## SEGMEN TEKS
# # # #

Kebijakan Mutu

Institut Pertanian Bogor memiliki suatu unit yang memiliki tugas teknis dan administrasi dalam proses pengembangan, penetapan dan pemenuhan standar mutu (penjaminan mutu),  penyelenggaraan program dan kegiatan institusi, baik dalam bidang akademik (pendidikan, penelitian dan pengabdian pada masyarakat) maupun non-akademik (administrasi dan manajemen) sesuai dengan standar mutu yang telah ditetapkan. Unit kerja tersebut adalah Kantor Manajemen Mutu (KMM)-IPB yang merupakan unit kerja yang bertanggung jawab kepada Rektor (Surat Keputusan Rektor Nomor 006/13/OT/2008 tentang Sistem Penjaminan Mutu IPB 2008-2012). KMM sebagai organisasi pelaksana penjaminan mutu IPB berupaya menata dan mengembangkan sistem penjaminan mutu yang telah ada supaya dapat memberikan kontribusi dalam peningkatan kualitas pendidikan di IPB.

# # # #

## TENTANG LATIHAN INI
Lanjutkan teks tentang penjaminan mutu di IPB di atas, mulai setelah kalimat terakhirnya. Baris data setelah ini diambil dari sumber lain.

## Entri data tersimpan
# # # #

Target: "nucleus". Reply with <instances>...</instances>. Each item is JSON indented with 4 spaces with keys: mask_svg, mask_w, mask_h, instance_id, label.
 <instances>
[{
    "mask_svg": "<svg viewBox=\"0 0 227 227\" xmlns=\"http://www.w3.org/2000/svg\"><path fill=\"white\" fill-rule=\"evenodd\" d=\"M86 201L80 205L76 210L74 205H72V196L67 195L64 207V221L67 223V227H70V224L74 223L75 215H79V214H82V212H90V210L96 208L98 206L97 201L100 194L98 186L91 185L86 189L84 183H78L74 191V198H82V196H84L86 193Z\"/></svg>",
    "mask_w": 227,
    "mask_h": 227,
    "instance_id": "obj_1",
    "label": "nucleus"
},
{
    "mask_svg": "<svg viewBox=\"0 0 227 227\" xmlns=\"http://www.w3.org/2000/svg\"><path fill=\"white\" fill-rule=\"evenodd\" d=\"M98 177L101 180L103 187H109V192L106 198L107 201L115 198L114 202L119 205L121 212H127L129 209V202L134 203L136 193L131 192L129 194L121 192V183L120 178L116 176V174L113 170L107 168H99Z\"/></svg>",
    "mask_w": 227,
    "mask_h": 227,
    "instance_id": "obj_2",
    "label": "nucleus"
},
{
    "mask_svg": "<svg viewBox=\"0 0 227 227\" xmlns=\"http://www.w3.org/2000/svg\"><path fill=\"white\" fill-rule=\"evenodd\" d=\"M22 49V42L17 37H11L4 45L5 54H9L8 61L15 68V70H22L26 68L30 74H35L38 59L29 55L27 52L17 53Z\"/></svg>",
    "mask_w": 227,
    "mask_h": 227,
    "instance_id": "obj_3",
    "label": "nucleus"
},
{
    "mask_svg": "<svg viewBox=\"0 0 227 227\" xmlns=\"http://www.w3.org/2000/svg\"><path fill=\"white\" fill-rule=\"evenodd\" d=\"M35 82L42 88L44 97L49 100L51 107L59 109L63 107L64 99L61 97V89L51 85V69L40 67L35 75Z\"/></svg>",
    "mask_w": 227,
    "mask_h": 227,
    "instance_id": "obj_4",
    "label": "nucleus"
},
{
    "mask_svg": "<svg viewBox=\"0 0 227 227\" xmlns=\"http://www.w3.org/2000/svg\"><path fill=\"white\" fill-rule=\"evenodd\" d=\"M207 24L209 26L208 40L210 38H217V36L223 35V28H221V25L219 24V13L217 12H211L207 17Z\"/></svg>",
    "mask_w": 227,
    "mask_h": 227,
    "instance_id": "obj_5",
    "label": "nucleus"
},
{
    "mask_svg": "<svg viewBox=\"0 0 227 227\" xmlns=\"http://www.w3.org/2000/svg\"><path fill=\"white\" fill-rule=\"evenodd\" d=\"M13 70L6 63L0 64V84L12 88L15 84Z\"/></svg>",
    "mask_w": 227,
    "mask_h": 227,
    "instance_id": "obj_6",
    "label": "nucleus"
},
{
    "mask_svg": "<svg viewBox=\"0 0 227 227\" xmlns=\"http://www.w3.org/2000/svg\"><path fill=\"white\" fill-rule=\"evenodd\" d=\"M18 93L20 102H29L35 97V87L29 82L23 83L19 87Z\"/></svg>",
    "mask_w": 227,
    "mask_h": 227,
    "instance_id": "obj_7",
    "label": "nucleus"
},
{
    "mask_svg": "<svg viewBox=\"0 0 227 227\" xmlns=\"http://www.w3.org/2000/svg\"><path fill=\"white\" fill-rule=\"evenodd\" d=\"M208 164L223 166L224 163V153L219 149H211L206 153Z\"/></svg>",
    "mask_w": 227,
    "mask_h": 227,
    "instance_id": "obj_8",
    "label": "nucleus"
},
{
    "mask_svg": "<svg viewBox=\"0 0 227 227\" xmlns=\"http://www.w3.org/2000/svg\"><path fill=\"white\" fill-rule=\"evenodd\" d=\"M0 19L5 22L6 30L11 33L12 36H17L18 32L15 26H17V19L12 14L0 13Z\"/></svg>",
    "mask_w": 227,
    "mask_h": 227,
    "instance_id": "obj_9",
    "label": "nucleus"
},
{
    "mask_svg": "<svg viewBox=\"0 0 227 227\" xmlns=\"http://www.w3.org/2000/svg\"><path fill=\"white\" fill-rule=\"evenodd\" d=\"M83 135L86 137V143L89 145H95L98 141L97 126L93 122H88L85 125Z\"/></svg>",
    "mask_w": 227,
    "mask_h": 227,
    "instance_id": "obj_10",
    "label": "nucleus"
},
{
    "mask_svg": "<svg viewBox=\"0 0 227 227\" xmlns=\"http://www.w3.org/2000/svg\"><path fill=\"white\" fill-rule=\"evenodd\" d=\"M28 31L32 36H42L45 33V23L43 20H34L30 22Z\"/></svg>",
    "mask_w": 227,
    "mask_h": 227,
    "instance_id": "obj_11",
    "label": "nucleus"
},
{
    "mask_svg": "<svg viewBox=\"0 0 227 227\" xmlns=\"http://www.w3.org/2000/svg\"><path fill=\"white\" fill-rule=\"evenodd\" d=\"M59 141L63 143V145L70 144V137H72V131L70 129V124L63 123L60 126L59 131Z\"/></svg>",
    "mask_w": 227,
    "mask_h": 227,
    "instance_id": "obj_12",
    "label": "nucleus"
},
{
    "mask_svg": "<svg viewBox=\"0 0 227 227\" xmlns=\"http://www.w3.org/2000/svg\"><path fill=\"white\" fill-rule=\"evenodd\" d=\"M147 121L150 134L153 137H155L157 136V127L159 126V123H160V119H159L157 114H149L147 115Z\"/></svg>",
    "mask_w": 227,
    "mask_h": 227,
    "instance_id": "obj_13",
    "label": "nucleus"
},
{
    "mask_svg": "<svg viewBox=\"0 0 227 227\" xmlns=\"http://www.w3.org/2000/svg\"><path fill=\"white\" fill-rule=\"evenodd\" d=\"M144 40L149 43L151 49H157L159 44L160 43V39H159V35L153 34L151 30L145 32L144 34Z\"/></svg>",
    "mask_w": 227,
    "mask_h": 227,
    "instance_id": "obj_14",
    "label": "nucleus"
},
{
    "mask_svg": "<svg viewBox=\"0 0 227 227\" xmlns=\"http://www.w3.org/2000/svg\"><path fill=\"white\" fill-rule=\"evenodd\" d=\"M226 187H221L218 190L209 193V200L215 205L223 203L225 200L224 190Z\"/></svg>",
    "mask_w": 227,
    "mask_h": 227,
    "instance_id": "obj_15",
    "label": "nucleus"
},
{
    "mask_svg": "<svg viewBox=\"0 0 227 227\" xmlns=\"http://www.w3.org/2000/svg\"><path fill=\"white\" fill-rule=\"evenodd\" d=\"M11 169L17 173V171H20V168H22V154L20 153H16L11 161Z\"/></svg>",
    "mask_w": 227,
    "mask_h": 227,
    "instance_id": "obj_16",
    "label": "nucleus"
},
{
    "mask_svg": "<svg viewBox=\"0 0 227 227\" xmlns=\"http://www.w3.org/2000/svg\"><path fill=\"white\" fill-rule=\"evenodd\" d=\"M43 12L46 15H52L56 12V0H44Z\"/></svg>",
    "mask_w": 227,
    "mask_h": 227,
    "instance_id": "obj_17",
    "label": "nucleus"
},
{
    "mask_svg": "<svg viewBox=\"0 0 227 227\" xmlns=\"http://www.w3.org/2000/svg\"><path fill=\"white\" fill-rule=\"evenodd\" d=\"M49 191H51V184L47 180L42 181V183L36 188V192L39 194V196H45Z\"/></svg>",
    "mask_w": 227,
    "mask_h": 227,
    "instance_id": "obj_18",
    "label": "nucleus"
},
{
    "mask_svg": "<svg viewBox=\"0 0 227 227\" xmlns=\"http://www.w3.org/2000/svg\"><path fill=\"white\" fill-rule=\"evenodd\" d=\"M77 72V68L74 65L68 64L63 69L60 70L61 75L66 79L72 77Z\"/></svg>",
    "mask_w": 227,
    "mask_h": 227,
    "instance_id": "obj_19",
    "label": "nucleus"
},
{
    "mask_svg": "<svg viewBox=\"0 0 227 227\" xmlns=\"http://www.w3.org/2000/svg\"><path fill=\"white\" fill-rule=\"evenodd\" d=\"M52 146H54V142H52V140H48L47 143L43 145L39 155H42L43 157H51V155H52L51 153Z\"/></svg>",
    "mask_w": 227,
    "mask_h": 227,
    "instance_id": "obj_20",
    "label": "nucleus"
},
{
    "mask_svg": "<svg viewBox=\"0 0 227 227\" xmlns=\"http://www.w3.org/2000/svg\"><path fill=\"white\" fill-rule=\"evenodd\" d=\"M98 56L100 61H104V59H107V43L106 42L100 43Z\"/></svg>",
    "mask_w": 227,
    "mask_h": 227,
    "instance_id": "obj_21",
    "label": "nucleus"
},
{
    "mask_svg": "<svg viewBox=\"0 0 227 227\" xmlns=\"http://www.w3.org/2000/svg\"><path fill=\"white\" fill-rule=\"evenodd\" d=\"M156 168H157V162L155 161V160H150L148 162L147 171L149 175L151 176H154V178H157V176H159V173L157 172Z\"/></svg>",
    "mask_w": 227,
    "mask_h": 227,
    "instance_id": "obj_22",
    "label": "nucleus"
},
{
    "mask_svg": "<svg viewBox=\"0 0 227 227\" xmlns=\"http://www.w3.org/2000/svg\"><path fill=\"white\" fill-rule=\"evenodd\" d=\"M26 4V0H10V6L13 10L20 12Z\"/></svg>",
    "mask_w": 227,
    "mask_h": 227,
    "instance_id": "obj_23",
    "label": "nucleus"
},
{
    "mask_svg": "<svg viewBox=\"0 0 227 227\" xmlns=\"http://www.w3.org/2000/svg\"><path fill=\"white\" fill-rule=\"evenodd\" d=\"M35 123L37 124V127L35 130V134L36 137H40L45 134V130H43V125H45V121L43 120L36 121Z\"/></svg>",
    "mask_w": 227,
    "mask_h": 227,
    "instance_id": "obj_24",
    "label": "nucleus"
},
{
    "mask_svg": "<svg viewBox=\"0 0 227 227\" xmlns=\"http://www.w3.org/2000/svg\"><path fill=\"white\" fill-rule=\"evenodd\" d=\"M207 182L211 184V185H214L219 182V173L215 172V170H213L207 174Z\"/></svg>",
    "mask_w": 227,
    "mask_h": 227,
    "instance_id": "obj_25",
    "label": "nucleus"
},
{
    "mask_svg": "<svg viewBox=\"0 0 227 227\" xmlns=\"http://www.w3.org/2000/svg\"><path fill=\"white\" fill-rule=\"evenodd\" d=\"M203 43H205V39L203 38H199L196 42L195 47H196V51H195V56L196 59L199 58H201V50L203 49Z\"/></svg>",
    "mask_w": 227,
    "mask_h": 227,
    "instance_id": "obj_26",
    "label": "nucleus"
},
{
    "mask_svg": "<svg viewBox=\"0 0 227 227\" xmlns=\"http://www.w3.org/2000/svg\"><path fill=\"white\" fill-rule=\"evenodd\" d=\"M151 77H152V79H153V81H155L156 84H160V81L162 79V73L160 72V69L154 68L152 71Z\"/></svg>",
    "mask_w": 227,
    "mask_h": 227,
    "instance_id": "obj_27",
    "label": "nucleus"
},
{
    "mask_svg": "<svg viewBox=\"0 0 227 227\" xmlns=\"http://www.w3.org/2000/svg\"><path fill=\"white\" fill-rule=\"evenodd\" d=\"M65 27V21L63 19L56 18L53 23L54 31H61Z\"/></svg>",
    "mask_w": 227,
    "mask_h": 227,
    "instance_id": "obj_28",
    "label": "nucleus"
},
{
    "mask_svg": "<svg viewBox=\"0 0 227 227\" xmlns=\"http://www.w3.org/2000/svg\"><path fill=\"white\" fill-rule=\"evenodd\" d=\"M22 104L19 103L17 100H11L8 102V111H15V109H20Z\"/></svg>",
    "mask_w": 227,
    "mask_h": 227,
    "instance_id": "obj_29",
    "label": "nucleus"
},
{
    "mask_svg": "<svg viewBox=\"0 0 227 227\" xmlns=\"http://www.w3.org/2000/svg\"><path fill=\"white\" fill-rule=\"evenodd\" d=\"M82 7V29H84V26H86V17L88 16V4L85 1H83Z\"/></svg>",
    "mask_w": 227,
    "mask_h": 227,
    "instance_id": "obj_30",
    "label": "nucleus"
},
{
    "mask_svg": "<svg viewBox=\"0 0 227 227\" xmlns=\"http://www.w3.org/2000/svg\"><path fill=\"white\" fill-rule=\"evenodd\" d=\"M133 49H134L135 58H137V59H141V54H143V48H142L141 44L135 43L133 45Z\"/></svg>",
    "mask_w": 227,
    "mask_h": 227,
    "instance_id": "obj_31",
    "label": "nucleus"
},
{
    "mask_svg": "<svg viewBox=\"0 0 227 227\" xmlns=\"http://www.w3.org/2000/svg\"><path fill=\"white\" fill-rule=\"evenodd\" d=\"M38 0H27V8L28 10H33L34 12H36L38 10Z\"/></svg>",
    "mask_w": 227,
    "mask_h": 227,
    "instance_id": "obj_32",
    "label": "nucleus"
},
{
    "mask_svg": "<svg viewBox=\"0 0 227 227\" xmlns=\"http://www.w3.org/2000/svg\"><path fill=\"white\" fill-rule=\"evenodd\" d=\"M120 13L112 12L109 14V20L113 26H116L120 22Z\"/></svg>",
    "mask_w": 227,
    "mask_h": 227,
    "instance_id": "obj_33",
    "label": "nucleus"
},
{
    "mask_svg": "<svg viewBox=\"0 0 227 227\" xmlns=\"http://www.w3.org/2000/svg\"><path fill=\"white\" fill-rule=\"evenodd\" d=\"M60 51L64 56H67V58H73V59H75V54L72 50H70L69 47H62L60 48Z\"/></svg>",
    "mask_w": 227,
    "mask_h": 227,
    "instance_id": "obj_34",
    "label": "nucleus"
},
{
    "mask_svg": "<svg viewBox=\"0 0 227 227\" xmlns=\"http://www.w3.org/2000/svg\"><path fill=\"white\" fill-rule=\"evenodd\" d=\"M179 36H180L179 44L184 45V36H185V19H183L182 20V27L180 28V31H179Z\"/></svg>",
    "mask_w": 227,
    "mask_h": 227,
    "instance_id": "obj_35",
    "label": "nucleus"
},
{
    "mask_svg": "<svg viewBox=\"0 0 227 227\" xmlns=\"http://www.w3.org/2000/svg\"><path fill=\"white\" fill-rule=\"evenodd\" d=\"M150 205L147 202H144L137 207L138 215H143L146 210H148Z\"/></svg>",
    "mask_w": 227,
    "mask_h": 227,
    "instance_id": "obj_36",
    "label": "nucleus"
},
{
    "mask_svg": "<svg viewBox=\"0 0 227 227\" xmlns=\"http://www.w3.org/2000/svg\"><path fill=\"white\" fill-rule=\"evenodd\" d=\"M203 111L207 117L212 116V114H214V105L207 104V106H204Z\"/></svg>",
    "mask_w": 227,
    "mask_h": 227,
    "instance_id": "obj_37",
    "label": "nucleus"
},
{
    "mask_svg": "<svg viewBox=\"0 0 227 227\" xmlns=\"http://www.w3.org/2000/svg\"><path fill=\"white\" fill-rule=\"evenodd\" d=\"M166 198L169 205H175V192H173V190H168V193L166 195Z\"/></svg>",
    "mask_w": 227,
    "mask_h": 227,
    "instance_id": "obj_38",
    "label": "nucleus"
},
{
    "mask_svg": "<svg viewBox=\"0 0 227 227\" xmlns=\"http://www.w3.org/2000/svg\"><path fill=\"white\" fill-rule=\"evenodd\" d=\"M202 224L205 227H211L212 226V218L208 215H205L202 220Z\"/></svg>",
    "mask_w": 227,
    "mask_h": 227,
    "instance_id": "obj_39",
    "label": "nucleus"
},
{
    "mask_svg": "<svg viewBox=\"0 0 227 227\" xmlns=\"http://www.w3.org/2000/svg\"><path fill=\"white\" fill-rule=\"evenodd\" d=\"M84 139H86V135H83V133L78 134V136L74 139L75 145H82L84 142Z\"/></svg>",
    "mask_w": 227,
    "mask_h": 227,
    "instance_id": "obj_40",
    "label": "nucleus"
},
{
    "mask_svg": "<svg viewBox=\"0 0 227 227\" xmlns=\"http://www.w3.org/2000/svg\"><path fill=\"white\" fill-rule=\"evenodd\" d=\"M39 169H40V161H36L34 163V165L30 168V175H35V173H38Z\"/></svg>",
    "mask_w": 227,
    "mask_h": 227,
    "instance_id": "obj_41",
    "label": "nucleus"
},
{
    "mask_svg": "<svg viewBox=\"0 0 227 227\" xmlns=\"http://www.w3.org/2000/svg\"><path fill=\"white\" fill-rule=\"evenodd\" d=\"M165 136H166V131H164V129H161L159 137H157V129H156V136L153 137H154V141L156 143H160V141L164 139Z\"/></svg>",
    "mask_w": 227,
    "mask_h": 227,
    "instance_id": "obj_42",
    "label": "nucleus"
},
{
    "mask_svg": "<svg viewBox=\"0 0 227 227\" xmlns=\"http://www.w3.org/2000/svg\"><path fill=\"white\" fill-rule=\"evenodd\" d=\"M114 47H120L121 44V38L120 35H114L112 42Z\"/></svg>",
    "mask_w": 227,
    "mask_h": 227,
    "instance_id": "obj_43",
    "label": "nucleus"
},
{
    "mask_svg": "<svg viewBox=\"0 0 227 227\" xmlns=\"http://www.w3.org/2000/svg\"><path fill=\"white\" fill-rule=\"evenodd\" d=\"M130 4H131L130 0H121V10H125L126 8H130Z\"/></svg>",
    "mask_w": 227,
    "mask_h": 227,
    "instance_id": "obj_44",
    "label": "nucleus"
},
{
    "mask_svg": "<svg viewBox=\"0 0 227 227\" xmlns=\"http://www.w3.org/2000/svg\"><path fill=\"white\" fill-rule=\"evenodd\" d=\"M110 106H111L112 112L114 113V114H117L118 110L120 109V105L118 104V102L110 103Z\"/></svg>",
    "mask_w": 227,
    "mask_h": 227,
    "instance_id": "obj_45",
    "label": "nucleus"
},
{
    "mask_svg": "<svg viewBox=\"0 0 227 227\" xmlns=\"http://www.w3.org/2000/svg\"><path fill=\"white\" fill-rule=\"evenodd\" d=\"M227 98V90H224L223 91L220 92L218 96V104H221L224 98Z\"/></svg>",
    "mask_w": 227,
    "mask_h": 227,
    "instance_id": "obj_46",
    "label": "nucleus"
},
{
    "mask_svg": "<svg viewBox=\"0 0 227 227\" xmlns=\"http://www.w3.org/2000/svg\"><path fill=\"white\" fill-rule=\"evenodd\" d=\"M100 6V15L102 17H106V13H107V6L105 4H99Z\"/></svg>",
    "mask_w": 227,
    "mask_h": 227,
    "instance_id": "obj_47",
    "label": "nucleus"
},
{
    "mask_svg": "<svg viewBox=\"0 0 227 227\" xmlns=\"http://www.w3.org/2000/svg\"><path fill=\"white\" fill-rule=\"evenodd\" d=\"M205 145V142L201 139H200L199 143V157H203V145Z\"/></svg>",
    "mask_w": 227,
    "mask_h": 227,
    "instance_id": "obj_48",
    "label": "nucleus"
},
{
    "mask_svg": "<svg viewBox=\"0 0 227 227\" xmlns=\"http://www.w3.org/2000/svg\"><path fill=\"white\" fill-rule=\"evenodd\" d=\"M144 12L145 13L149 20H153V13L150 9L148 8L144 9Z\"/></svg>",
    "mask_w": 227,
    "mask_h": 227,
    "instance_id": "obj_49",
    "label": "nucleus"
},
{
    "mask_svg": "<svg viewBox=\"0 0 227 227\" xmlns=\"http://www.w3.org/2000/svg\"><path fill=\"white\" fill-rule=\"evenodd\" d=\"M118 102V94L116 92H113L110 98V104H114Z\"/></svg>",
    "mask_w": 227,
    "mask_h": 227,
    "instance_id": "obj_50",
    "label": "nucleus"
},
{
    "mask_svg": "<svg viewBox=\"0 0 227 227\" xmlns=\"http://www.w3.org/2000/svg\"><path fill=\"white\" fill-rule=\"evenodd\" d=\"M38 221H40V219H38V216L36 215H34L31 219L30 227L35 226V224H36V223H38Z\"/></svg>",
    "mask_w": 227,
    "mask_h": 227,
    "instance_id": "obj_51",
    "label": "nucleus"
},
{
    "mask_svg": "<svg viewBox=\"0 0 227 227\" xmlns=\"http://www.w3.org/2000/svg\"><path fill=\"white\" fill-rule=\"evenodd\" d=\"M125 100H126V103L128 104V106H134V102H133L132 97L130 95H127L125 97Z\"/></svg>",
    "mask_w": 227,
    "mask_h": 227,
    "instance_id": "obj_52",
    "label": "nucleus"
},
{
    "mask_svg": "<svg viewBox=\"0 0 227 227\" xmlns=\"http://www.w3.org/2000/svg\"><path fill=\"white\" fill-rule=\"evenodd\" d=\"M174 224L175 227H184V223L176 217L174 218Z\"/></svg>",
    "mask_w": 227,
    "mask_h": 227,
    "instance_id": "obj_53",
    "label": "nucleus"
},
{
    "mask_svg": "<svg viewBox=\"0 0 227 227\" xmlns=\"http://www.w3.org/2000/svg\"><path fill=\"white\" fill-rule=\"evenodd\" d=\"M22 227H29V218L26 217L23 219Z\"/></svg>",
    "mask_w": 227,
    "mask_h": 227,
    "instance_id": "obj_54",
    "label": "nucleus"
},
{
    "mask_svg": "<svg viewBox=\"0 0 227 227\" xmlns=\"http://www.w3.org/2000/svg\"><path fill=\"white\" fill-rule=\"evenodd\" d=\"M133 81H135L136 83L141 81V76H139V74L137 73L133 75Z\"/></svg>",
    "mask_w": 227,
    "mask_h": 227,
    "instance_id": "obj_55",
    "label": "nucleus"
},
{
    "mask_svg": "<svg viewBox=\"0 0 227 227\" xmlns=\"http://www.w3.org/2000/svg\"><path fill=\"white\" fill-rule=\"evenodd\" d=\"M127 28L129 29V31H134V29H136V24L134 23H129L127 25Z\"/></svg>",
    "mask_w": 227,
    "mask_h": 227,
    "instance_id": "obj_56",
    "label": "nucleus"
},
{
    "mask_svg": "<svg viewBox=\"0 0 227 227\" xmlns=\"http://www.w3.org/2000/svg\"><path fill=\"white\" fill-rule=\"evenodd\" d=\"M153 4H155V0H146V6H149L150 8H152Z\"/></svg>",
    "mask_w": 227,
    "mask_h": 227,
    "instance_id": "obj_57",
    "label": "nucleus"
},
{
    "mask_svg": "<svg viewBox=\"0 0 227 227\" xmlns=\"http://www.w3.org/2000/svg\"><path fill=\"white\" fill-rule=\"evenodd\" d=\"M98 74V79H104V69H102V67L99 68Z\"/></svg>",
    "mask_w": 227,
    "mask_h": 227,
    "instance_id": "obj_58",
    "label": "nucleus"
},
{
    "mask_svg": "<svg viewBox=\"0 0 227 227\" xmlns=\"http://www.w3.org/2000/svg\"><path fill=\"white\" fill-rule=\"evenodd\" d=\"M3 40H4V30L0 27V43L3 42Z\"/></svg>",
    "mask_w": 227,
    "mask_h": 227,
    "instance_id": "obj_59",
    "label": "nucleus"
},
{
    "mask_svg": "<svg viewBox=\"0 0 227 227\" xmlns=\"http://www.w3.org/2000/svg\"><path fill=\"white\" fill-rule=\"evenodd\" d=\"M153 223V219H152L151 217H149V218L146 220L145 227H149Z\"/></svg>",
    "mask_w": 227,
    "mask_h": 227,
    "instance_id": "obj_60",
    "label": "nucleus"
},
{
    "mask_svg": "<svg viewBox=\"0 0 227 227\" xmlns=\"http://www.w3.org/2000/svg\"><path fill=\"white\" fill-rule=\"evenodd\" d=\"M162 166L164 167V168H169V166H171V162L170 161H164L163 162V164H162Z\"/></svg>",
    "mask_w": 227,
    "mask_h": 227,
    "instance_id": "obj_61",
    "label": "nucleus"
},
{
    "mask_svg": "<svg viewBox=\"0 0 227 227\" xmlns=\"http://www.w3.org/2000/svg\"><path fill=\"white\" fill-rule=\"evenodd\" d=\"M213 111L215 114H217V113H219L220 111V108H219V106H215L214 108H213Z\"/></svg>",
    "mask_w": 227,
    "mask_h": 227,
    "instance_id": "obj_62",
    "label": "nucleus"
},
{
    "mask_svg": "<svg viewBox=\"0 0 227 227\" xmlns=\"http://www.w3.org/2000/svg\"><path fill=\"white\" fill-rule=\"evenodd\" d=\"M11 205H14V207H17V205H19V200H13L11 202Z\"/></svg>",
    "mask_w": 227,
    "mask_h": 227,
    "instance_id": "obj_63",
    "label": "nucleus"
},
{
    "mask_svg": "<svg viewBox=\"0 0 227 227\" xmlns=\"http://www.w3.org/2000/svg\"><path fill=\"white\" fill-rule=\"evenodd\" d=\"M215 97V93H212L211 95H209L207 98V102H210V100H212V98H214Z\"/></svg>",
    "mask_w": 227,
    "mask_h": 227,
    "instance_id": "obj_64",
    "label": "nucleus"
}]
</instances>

# # # #

## JAWABAN TUGAS
Penjaminan mutu dilakukan di tingkat IPB, Fakultas, Departemen dan Program Studi. IPB menetapkan kualifikasi tenaga pendidik, menyediakan prasarana gedung dan fasilitasnya, serta mengevaluasi kinerja program studi. Fakultas memastikan pendistribusian dan penggunaan sarana penunjang pendidikan, penjadwalan, dan pemantauan pelaksanaan kegiatan akademik. Departemen memastikan kesesuaian bidang keahlian tenaga pengajar dan pembagian beban kerja yang proportional untuk setiap tenaga pendidik dan tenaga kependidikan di dalam penyelenggaraan program studi. Penjaminan mutu di tingkat Fakultas dilakukan oleh Gugus Penjamin Mutu (GPM) dan di tingkat Departemen oleh Gugus Kendali Mutu (GKM).  GKM dikoordinir oleh Sekretaris Departemen.  Anggota GKM ditetapkan melalui SK Dekan.

Tugas GKM ialah membantu Ketua Departemen dalam hal:

  1. melakukan monitoring terhadap pelaksanaan seluruh kegiatan akademik dan non- akademik sesuai dengan prosedur, ketentuan, dan perundang-undangan yang berlaku.
  2. melakukan monitoring pelaksanaan seluruh kegiatan akademik dan non-akademik agar dapat memenuhi standar mutu dan sasaran mutu yang telah ditetapkan.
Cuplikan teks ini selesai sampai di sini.